本日はモダンジャズを代表するベース奏者ポール・チェンバースのブルーノート盤を取り上げたいと思います。チェンバースについてはリーダー作をご紹介するのは本ブログでは初めてですが、サイドマンとしてはこれまで数えきれないほど取り上げてきました。特に50年代のハードバップシーンにおけるチェンバースの活躍は群を抜いており、ジャズ名盤の中にも実はチェンバースがベースを弾いている作品がたくさんあります。一番有名なのは50年代半ばのマイルス・デイヴィス・クインテットですが、それ以外にもざっと挙げただけでもコルトレーン、ロリンズ、ジョニー・グリフィン、ハンク・モブレー、デクスター・ゴードン、ベニー・ゴルソン、スタンリー・タレンタイン、キャノンボール・アダレイ、ジャッキー・マクリーン、リー・モーガン、フレディ・ハバード、ドナルド・バード、ケニー・ドーハム、J・J・ジョンソン、カーティス・フラー、ウェス・モンゴメリー、ケニー・バレル、セロニアス・モンク、バド・パウエル、レッド・ガーランド、ソニー・クラーク、ウィントン・ケリー、ケニー・ドリュー、ミルト・ジャクソン、さらには西海岸のチェット・ベイカーやアート・ペッパーの作品にもサイドマンとして参加しています。チェンバースの出演した作品を聴くだけでハードバップの概要がわかると言っても過言ではないでしょうね。残念ながら1969年に33歳の若さで病死したため、活動期間は長くないですが、チェンバース自身はモードやフリージャズ等60年代以降の新しいジャズにはあまり興味がなく、活躍の機会も減っていたので短くも燃え尽きた一生だったのかもしれません。

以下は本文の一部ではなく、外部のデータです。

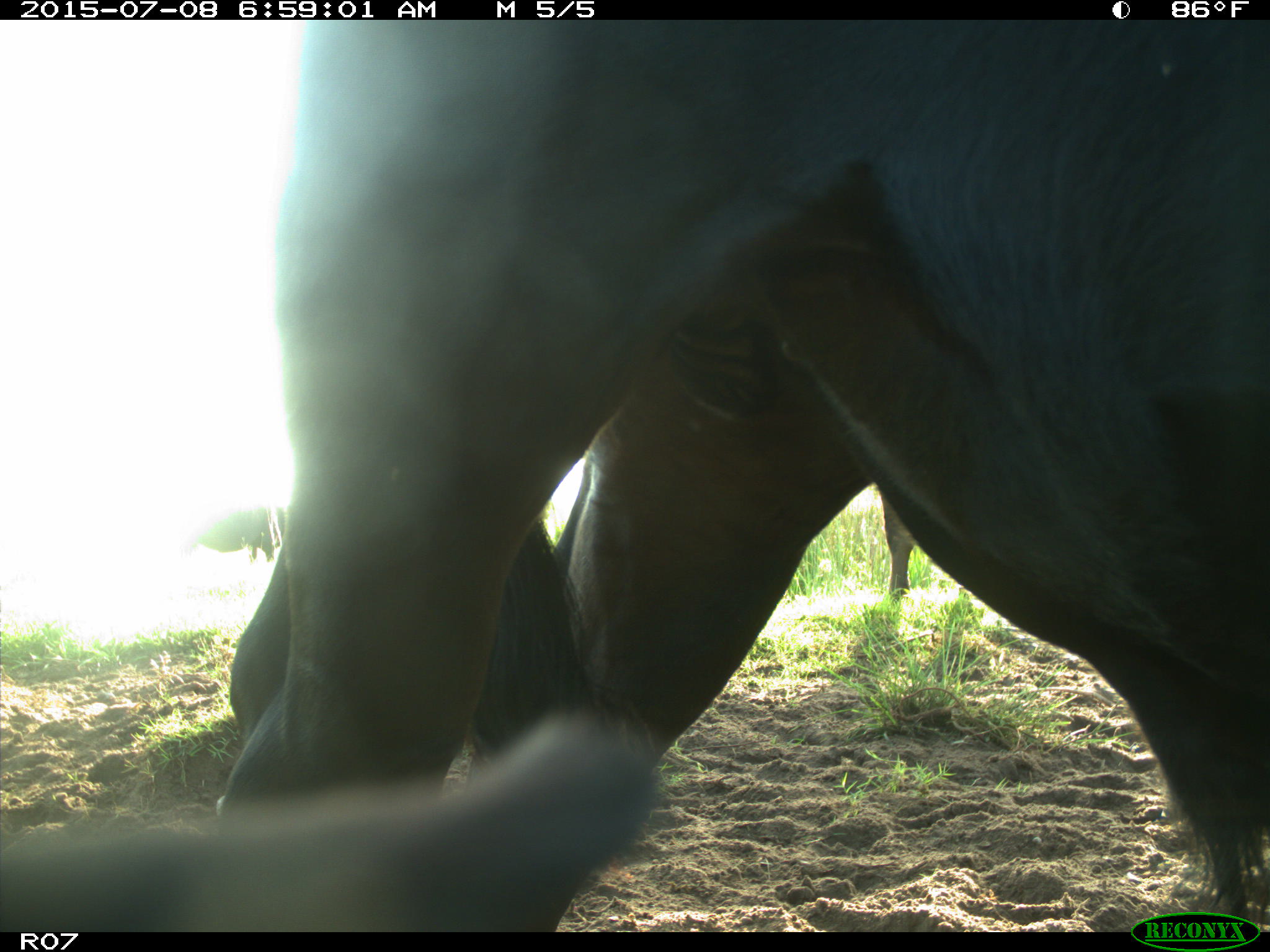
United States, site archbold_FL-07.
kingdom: Animalia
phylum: Chordata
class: Mammalia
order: Artiodactyla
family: Bovidae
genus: Bos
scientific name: Bos taurus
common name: domestic cow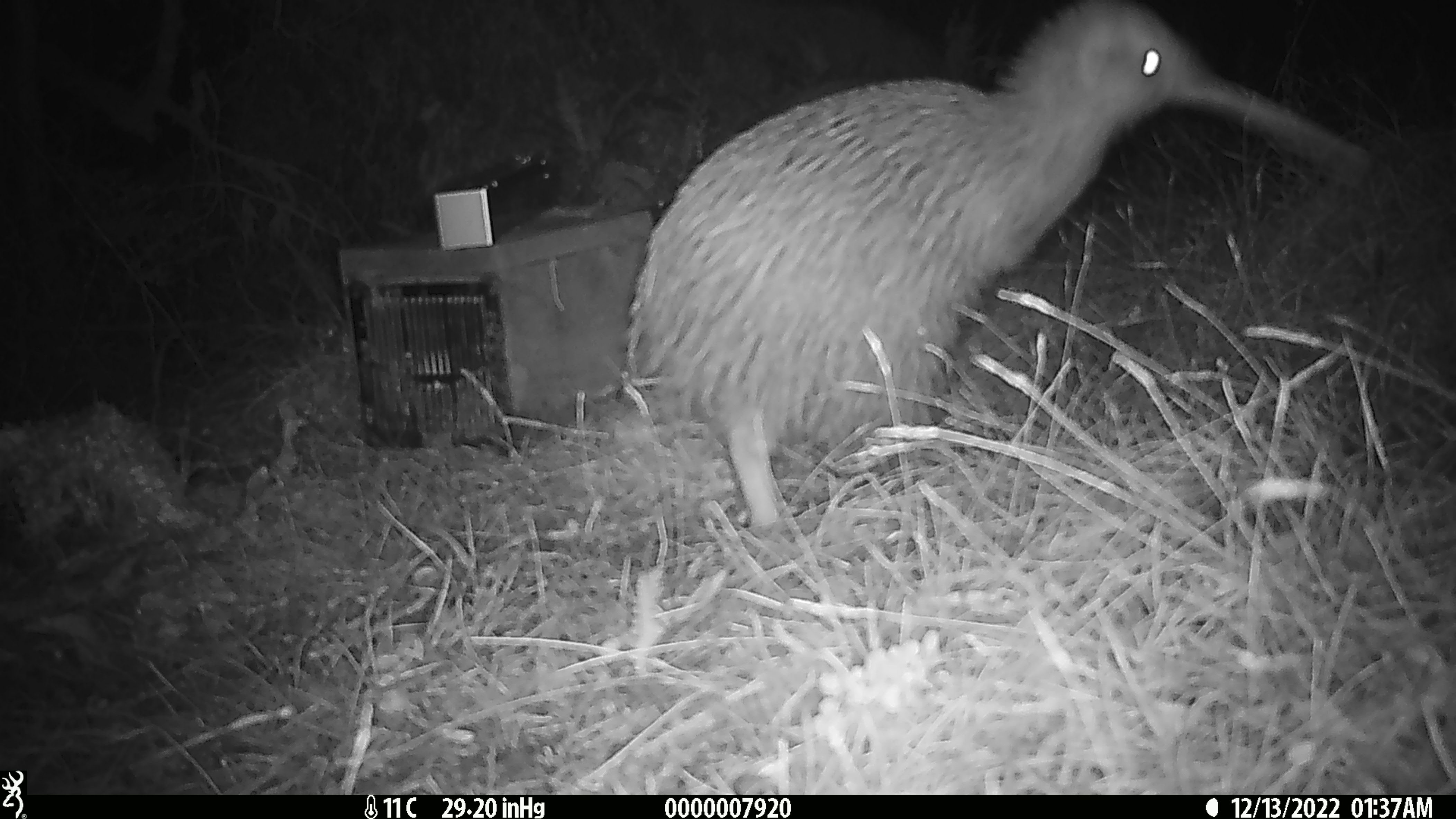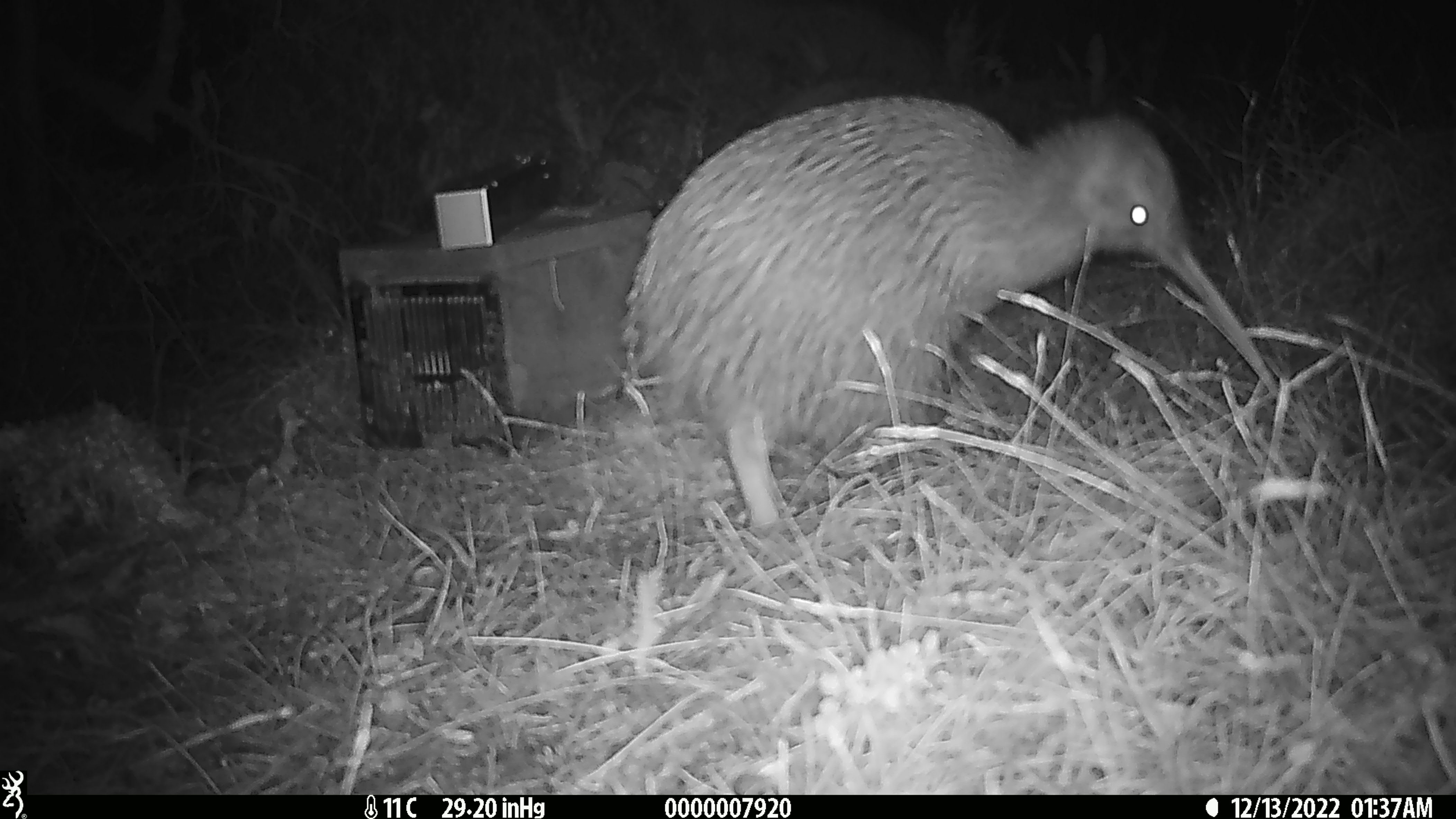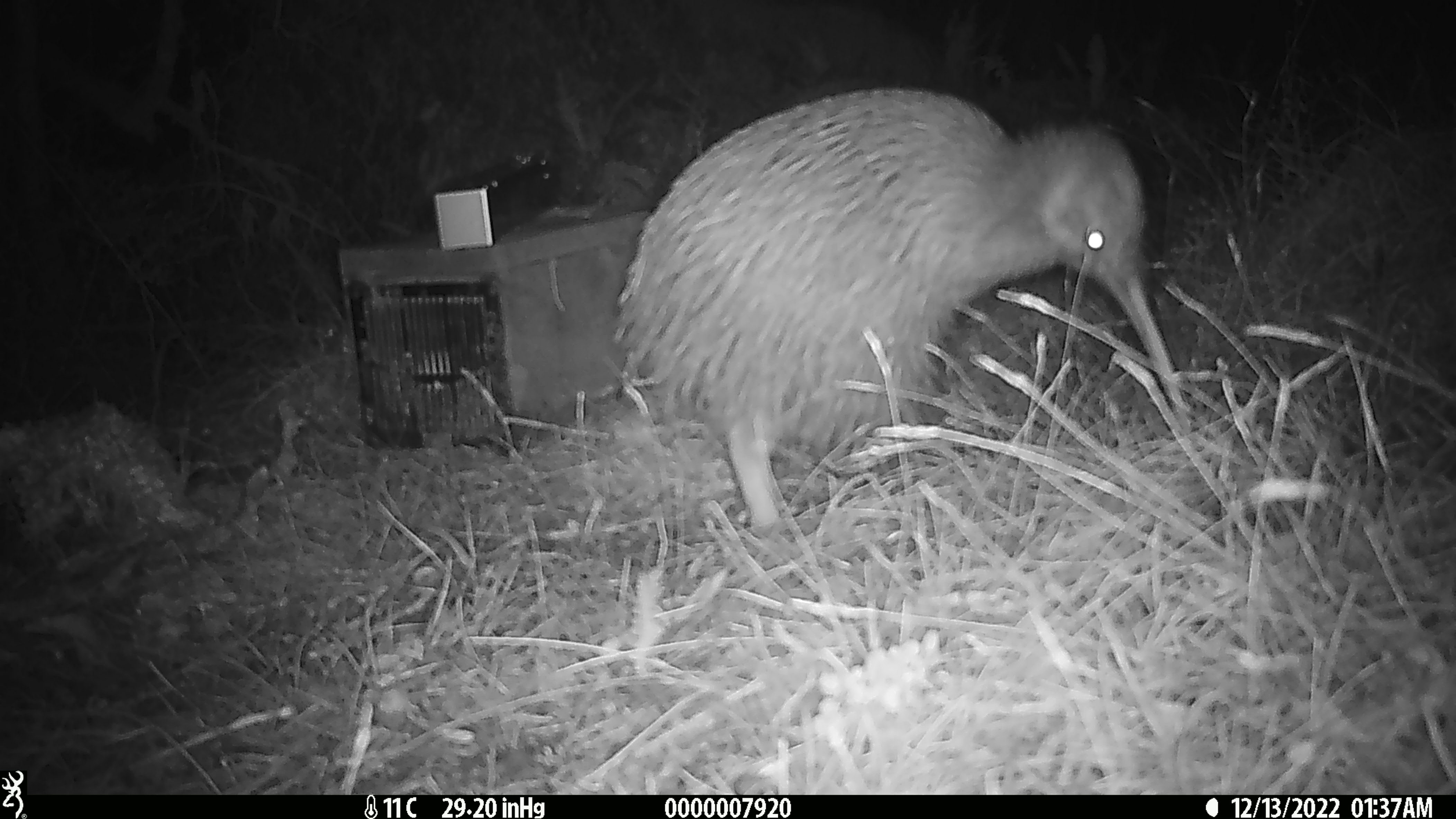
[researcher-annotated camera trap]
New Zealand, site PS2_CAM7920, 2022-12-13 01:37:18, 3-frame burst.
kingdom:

本作「ポール・チェンバース・クインテット」は「ウィムズ・オヴ・チェンバース」「ベース・オン・トップ」と並ぶブルーノート3部作の1つです。そもそもベーシストでありながら天下のブルーノートに3枚もリーダー作を残している時点でチェンバースがいかに傑出した存在だったかがよくわかります。録音年月日は1957年5月19日、メンバーはドナルド・バード(トランペット)、クリフ・ジョーダン(テナー)、トミー・フラナガン(ピアノ)、エルヴィン・ジョーンズ(ドラム)とさすがブルーノートと言った豪華メンバーです。ちなみにジョーダン以外は全員デトロイト出身でこの時期よくあったデトロイト・セッションの1つとも言えます。
1曲目はベニー・ゴルソンの"Minor Run-Down"。冒頭から2分間にわたってチェンバースがピチカートでソロを取り、その後ジョーダン→バード→フラナガンと続きます。2曲目はチェンバースの自作曲”The Hand Of Love"。思わず歌詞を付けて歌いたくなるような魅力的な旋律を持った曲です。チェンバースのピチカートの後、フラナガンの目の覚めるようなソロを挟み、ジョーダン、バードも卓越したプレイを聴かせます。ズバリ名曲・名演と言って良いでしょう。3曲目は定番スタンダードの”Softly, As In A Morning Sunrise”(朝日のようにさわやかに)。ここではホーン陣がお休みで途中でフラナガンが短いソロを挟む以外はチェンバースの独壇場です。4曲目”Four Strings"は再びゴルソン作となっていますが、実は同時期に吹き込まれたミルト・ジャクソンの「バグス&フルート」収録の”Midget Rod"とほぼ同じ曲です。そちらはミルトの自作曲とされているのですが、一体どちらがオリジナルなんでしょうか?演奏の方ですが、チェンバースがここではアルコ(弓弾き)でソロを取っています。ただ、個人的にはアルコのギコギコした音はあまり好きではないんですよね。ジョーダン→バード→フラナガンのソロは素晴らしいです。”What's New"は再び定番スタンダードですが、この曲ではチェンバースも短いソロを取るものの、ドナルド・バードのブリリアントなトランペットが主役ですね。ラストの"Beauteous"は再びチェンバースの自作曲ですが、この曲も香り高き良質のハードバップで、全員が軽快にソロをリレーしていきます。”The Hands Of Love"と言いこの曲と言い、チェンバースの作曲センスの高さに驚かされます。以上、チェンバースのベースソロが十二分に堪能できるだけでなく、バード、ジョーダン、フラナガンのソロもたっぷりフィーチャーされているので、特にベース好きの人でなくても楽しめる上質のハードパップ作品と思います。